Copy the line containing "Is the seated", then all lines after it up to and including the final line of the material, exactly and without additions.

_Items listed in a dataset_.
-- Start --

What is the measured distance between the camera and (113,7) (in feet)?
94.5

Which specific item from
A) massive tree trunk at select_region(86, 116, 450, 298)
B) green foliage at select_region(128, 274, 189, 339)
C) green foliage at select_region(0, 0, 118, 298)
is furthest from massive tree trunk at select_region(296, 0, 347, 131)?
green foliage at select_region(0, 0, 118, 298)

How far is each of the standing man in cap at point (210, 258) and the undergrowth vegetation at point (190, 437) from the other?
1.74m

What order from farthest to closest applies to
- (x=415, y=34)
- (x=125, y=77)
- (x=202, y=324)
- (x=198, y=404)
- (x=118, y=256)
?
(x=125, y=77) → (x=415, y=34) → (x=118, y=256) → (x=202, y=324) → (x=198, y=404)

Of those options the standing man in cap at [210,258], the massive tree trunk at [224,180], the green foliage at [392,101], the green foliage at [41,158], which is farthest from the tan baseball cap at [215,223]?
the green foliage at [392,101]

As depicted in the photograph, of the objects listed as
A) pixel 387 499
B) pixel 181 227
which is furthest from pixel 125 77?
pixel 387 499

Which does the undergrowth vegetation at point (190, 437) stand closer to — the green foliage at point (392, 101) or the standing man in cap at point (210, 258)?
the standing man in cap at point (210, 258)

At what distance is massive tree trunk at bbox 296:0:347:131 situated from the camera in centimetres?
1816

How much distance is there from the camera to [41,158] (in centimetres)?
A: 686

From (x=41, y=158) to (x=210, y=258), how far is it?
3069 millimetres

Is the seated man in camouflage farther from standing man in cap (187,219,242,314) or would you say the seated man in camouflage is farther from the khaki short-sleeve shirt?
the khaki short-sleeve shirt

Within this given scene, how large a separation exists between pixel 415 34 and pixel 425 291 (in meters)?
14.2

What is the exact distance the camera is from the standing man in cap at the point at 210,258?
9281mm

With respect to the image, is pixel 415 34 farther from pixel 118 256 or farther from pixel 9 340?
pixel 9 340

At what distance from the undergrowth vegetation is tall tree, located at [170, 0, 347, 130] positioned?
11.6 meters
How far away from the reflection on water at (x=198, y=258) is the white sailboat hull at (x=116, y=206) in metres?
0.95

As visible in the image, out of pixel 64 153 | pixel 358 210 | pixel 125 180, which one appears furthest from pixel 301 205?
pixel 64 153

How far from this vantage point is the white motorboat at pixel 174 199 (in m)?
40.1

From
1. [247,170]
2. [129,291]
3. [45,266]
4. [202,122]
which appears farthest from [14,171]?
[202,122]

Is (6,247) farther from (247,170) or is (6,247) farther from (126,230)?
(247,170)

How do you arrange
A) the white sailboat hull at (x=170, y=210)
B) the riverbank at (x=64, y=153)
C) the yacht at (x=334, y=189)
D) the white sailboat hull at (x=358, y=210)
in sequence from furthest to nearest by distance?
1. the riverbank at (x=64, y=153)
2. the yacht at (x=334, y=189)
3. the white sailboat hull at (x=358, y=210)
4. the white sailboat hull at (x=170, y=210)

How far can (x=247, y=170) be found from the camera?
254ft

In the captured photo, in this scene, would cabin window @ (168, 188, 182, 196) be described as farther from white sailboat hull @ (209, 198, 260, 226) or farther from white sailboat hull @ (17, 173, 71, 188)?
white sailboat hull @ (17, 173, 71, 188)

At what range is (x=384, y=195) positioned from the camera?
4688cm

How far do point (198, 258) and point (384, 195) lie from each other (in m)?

-- End --

_Solution_.
Is the seated man in camouflage farther from standing man in cap (187,219,242,314) or would you say the seated man in camouflage is farther from the khaki short-sleeve shirt?
the khaki short-sleeve shirt

Within this given scene, how large a separation exists between pixel 415 34 and pixel 425 291 (in meters)?
14.2

What is the exact distance the camera is from the standing man in cap at the point at 210,258?
9281mm

With respect to the image, is pixel 415 34 farther from pixel 118 256 or farther from pixel 9 340?
pixel 9 340

At what distance from the undergrowth vegetation is tall tree, located at [170, 0, 347, 130] positioned?
11.6 meters
How far away from the reflection on water at (x=198, y=258) is the white sailboat hull at (x=116, y=206) in metres?
0.95

As visible in the image, out of pixel 64 153 | pixel 358 210 | pixel 125 180, which one appears furthest from pixel 301 205?
pixel 64 153

How far from this vantage point is the white motorboat at pixel 174 199 (in m)?
40.1

From
1. [247,170]
2. [129,291]
3. [45,266]
4. [202,122]
which appears farthest from [14,171]?
[202,122]

Is (6,247) farther from (247,170) or is (6,247) farther from (126,230)?
(247,170)

How do you arrange
A) the white sailboat hull at (x=170, y=210)
B) the riverbank at (x=64, y=153)
C) the yacht at (x=334, y=189)
D) the white sailboat hull at (x=358, y=210)
in sequence from furthest to nearest by distance?
1. the riverbank at (x=64, y=153)
2. the yacht at (x=334, y=189)
3. the white sailboat hull at (x=358, y=210)
4. the white sailboat hull at (x=170, y=210)

How far can (x=247, y=170) be found from the camera?
254ft

In the captured photo, in this scene, would cabin window @ (168, 188, 182, 196) be described as farther from white sailboat hull @ (209, 198, 260, 226) or farther from white sailboat hull @ (17, 173, 71, 188)?
white sailboat hull @ (17, 173, 71, 188)

At what range is (x=384, y=195) positioned from the camera?
4688cm

How far do point (198, 258) and point (384, 195) lie from each other (in m)?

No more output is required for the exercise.